» **Objective**
Render every line below as a Markdown table with two columns, No. and Text, numbering the rows and omitting blank lines. Keep the pictures out of the table.

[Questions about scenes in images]
***

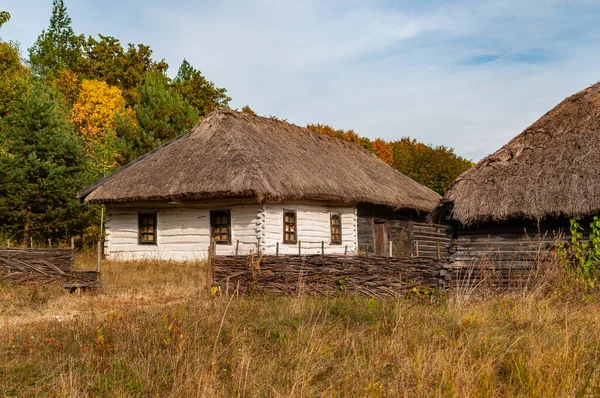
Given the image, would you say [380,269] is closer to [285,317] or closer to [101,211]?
[285,317]

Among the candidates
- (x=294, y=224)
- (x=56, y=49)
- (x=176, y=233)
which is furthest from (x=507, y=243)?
A: (x=56, y=49)

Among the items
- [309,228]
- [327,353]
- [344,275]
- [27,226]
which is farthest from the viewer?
[27,226]

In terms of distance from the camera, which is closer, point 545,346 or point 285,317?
point 545,346

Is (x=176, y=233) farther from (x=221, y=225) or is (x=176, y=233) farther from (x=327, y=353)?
(x=327, y=353)

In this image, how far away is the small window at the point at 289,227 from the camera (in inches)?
703

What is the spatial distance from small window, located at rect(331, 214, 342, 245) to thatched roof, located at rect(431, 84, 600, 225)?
332 inches

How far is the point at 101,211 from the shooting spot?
922 inches

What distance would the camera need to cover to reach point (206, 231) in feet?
58.0

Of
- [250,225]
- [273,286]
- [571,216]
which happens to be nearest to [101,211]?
[250,225]

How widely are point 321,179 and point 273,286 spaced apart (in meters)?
9.28

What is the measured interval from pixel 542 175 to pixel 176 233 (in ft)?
37.6

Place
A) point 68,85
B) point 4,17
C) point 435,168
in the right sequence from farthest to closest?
point 68,85, point 435,168, point 4,17

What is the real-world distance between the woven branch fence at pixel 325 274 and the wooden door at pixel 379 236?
1228cm

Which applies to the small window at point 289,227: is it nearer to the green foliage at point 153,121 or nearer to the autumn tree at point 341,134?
the green foliage at point 153,121
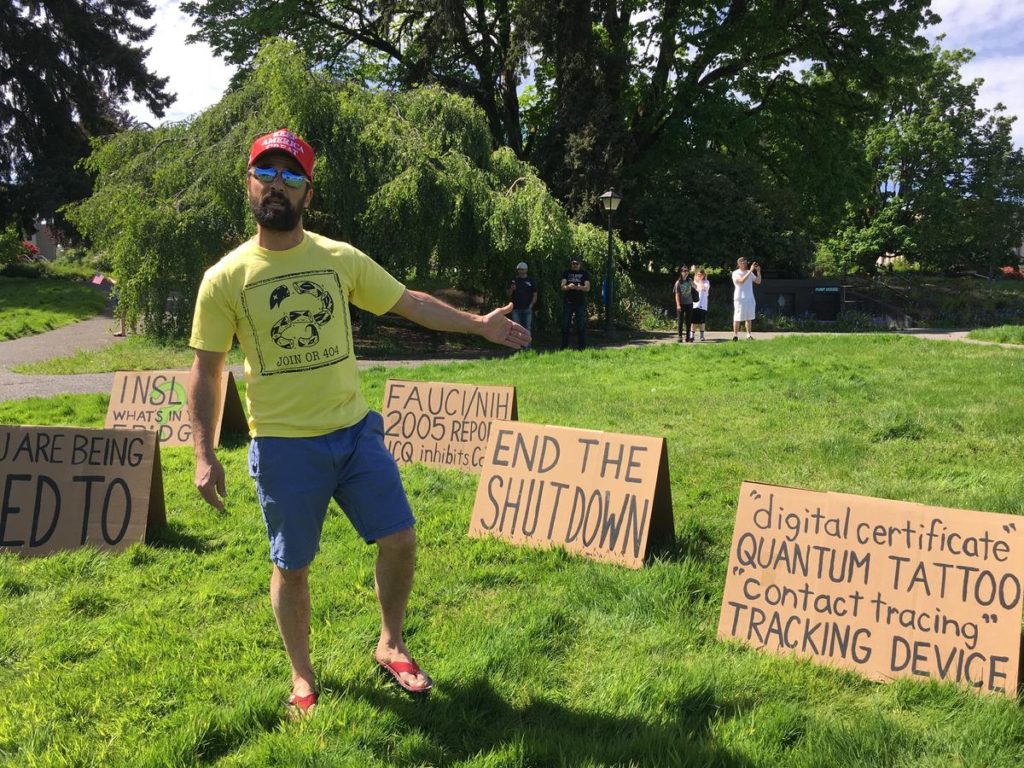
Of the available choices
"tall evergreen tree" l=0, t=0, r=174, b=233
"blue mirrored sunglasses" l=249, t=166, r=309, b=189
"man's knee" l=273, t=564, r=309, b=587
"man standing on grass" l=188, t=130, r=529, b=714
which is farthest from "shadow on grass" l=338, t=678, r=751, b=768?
"tall evergreen tree" l=0, t=0, r=174, b=233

***

» **Solution for this task**
| No. | Text |
|---|---|
| 1 | Given the image, would you say [380,269] is closer to [285,317] or closer to [101,211]? |
| 2 | [285,317] |
| 3 | Among the candidates |
| 4 | - (x=294, y=224) |
| 5 | - (x=56, y=49) |
| 6 | - (x=176, y=233) |
| 7 | which is furthest from (x=507, y=243)? |
| 8 | A: (x=56, y=49) |
| 9 | Among the items |
| 10 | - [309,228] |
| 11 | - [327,353] |
| 12 | - [344,275] |
| 13 | - [27,226] |
| 14 | which is farthest from the viewer? |
| 15 | [27,226] |
| 16 | In terms of distance from the camera, which is closer, point 545,346 or point 285,317? |
| 17 | point 545,346 |
| 18 | Is (x=176, y=233) farther from (x=221, y=225) or is (x=176, y=233) farther from (x=327, y=353)? |
| 19 | (x=327, y=353) |
| 20 | In this image, how far away is the small window at the point at 289,227 from the camera (in inches)? |
| 21 | 703 |
| 22 | What is the spatial distance from small window, located at rect(331, 214, 342, 245) to thatched roof, located at rect(431, 84, 600, 225)? |
| 23 | 332 inches |
| 24 | How far is the point at 101,211 from the shooting spot? |
| 25 | 922 inches |
| 26 | What distance would the camera need to cover to reach point (206, 231) in feet? |
| 27 | 58.0 |
| 28 | Of |
| 29 | - [250,225] |
| 30 | - [273,286] |
| 31 | - [571,216] |
| 32 | which happens to be nearest to [101,211]? |
| 33 | [250,225] |
| 34 | How widely are point 321,179 and point 273,286 spaced apart (in meters)? |
| 35 | 9.28 |
| 36 | What is the measured interval from pixel 542 175 to pixel 176 233 (in ft)? |
| 37 | 37.6 |
| 38 | Place |
| 39 | A) point 68,85 |
| 40 | B) point 4,17 |
| 41 | C) point 435,168 |
| 42 | in the right sequence from farthest to closest? |
| 43 | point 68,85, point 435,168, point 4,17 |
| 44 | What is the real-world distance between the woven branch fence at pixel 325 274 and the wooden door at pixel 379 236? |
| 45 | 1228cm |
| 46 | Which applies to the small window at point 289,227: is it nearer to the green foliage at point 153,121 or nearer to the autumn tree at point 341,134? |
| 47 | the green foliage at point 153,121 |
| 48 | Of the available choices |
| 49 | "tall evergreen tree" l=0, t=0, r=174, b=233 |
| 50 | "blue mirrored sunglasses" l=249, t=166, r=309, b=189 |
| 51 | "man's knee" l=273, t=564, r=309, b=587 |
| 52 | "man standing on grass" l=188, t=130, r=529, b=714 |
| 53 | which is farthest from "shadow on grass" l=338, t=678, r=751, b=768? |
| 54 | "tall evergreen tree" l=0, t=0, r=174, b=233 |